**Aim of the task**: Could you return every entry below verbatim, changing nothing?

**Excerpted data**:
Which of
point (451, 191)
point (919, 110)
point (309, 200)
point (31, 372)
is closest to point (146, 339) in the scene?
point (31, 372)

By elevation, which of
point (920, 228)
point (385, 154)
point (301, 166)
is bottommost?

**Output**:
Which of
point (451, 191)
point (919, 110)
point (309, 200)
point (31, 372)
is closest to point (146, 339) in the scene?
point (31, 372)

By elevation, which of
point (920, 228)
point (385, 154)
point (301, 166)
is bottommost?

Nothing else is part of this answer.